EXERCISE BRIEF => Extract each line in the records below that contains the string "foliage", matching case exactly.

PROVIDED INFORMATION =>
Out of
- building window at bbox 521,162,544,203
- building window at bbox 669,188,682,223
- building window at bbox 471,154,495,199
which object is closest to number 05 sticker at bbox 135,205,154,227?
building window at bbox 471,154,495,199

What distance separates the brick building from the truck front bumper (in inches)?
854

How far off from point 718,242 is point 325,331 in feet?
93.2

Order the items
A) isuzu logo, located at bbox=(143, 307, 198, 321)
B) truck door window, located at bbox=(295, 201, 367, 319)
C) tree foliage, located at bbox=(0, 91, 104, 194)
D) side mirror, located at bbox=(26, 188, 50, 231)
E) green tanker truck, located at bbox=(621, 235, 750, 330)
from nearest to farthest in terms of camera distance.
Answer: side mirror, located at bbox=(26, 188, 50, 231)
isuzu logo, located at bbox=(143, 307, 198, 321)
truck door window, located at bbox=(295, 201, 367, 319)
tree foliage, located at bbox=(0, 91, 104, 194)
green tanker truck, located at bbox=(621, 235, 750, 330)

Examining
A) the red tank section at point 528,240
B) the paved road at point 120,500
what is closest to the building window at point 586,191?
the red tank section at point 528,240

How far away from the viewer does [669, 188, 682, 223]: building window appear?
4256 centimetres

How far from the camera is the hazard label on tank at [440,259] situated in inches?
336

---

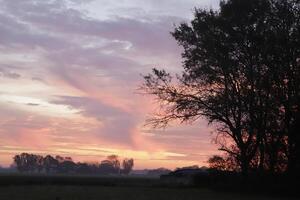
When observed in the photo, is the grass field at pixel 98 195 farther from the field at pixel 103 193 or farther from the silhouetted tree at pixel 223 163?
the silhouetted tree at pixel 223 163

==

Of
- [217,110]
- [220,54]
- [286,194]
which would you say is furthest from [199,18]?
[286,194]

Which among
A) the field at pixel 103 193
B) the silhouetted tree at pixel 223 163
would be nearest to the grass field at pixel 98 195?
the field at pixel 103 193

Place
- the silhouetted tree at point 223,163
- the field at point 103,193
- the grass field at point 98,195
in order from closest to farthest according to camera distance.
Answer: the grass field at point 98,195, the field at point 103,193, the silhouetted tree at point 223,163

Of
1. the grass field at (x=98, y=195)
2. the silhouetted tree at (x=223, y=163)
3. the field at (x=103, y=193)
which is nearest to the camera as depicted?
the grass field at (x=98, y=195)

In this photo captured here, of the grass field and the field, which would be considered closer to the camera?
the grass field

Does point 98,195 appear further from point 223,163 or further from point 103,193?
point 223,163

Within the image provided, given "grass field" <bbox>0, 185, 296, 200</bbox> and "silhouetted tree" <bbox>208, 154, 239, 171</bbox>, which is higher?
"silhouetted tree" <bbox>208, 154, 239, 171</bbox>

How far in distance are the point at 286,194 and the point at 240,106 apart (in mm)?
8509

COMPLETED TASK =>
C) tree foliage, located at bbox=(0, 91, 104, 194)
tree foliage, located at bbox=(0, 91, 104, 194)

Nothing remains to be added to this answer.